Quoted passage:
────────
Furthermore, unlike Herman's work, this game assigns a potentially active role to the Soviet Union, and does not relegatenit to the part of an invisible menace to be kept at bay by Japan through the maintenance of an adequate garrison in the northern Asian mainland.  The Soviet Union's order of battle and weapons database are just as fully developed as those of Japan, Britain or the United States.  It is just that the Russians do not enter the action as frequently as the other Allies, and when they do, it is as a definitely land-based power.

In one way the computer game does better than the boardgame.  Pacific War takes a fairly simplistic view of terrain, and along the way loses track of rivers as militarily significant features.  This was always one of that game's questionable features, as it is a little hard to ignore the Yangtze, Mekong and Ganges.

War in the Pacific does not make this mistake.  Its portrayal of terrain is much better, and there are rivers, along with transportation routes, plus the expected mountains, jungles and cities.

DEPTH

Computers offer detail, and then the ability to work with it without becoming overwhelmed.  At their core computers are counting machines, and enable a game to count squads, vehicles, airplanes and ships, all without giving the player the burdens of all that counting.  He can move and fight with big units, and have the consequences expressed in an ultra detailed manner.
────────
Data records:
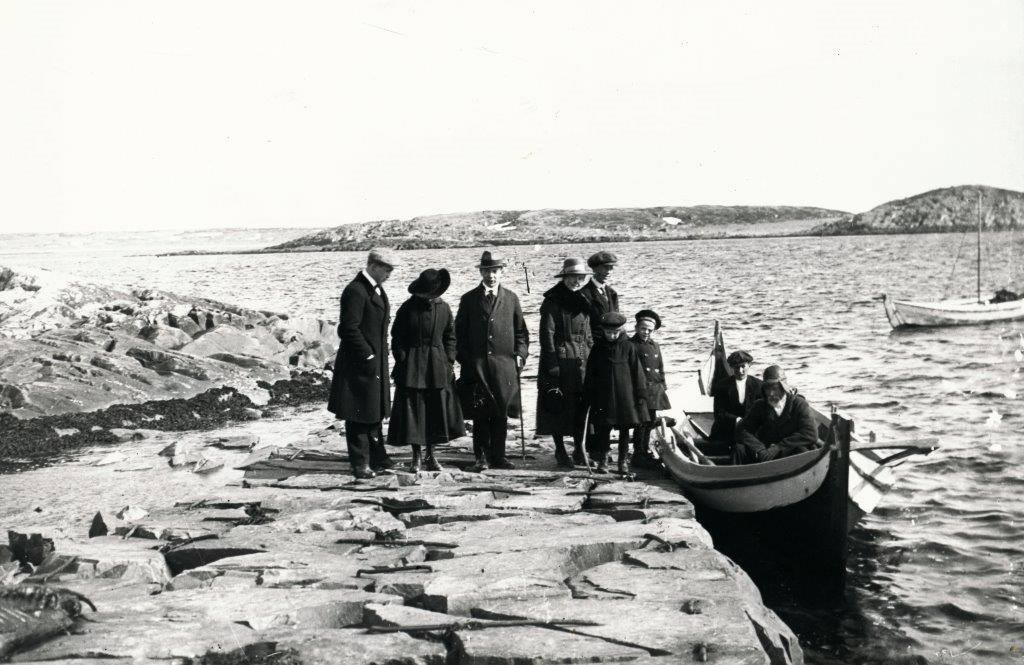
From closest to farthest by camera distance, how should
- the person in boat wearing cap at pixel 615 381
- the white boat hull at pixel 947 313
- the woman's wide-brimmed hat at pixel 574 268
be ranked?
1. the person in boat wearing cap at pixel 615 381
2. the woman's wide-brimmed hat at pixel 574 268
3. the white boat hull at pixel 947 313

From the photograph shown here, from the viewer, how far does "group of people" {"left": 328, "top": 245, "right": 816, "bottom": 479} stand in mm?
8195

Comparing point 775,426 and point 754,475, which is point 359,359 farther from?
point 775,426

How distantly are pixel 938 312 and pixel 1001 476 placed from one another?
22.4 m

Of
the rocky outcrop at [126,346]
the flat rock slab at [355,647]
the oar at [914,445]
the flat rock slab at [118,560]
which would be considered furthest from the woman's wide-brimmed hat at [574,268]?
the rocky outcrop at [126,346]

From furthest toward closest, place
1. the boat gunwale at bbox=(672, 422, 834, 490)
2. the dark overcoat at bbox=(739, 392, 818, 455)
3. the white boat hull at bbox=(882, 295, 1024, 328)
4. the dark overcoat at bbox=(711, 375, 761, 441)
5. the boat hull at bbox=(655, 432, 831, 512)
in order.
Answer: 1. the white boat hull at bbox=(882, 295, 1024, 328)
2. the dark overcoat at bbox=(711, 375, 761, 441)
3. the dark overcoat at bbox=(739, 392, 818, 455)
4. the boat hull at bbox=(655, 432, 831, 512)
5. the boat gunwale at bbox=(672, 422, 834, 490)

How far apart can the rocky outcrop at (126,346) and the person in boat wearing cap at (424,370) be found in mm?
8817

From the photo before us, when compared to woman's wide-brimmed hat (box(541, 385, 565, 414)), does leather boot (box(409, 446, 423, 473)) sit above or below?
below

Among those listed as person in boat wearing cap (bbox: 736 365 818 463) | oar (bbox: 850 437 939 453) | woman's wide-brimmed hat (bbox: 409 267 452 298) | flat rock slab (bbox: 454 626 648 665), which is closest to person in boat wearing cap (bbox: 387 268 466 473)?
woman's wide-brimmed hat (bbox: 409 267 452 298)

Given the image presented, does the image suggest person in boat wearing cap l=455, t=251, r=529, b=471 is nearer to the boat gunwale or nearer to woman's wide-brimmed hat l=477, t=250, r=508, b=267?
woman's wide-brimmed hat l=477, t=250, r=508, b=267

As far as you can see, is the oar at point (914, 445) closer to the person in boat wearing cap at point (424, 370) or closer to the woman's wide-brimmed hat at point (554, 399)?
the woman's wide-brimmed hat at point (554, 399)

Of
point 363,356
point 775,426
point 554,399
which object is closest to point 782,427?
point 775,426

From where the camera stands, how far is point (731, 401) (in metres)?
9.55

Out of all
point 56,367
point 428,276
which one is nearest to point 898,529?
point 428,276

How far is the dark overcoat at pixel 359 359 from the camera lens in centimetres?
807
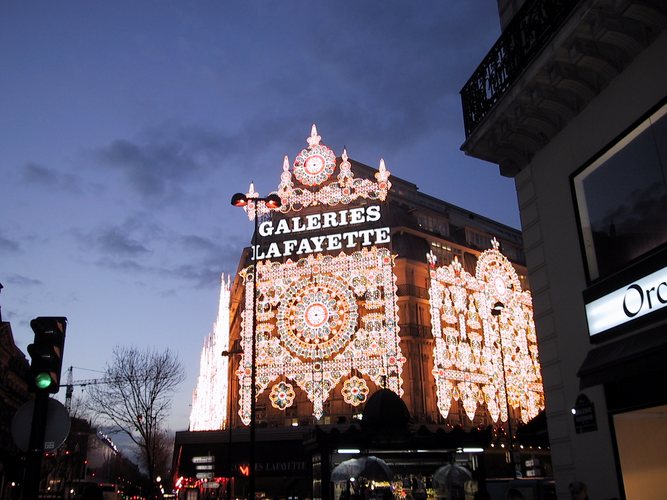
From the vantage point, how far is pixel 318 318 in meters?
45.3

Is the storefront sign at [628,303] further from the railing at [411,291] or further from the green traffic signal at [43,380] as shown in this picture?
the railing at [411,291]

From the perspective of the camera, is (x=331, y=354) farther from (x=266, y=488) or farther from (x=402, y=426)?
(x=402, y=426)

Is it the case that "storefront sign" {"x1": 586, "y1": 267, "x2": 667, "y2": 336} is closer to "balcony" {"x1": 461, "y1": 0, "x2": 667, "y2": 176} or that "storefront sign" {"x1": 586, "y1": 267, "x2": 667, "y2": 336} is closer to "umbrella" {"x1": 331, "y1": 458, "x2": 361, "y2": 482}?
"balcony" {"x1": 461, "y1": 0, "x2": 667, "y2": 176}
────────
Task to carry out:
Quote the full game review word for word. The items are separate material with no connection to the game review.

Finished exercise:
Furthermore, unlike Herman's work, this game assigns a potentially active role to the Soviet Union, and does not relegatenit to the part of an invisible menace to be kept at bay by Japan through the maintenance of an adequate garrison in the northern Asian mainland.  The Soviet Union's order of battle and weapons database are just as fully developed as those of Japan, Britain or the United States.  It is just that the Russians do not enter the action as frequently as the other Allies, and when they do, it is as a definitely land-based power.

In one way the computer game does better than the boardgame.  Pacific War takes a fairly simplistic view of terrain, and along the way loses track of rivers as militarily significant features.  This was always one of that game's questionable features, as it is a little hard to ignore the Yangtze, Mekong and Ganges.

War in the Pacific does not make this mistake.  Its portrayal of terrain is much better, and there are rivers, along with transportation routes, plus the expected mountains, jungles and cities.

DEPTH

Computers offer detail, and then the ability to work with it without becoming overwhelmed.  At their core computers are counting machines, and enable a game to count squads, vehicles, airplanes and ships, all without giving the player the burdens of all that counting.  He can move and fight with big units, and have the consequences expressed in an ultra detailed manner.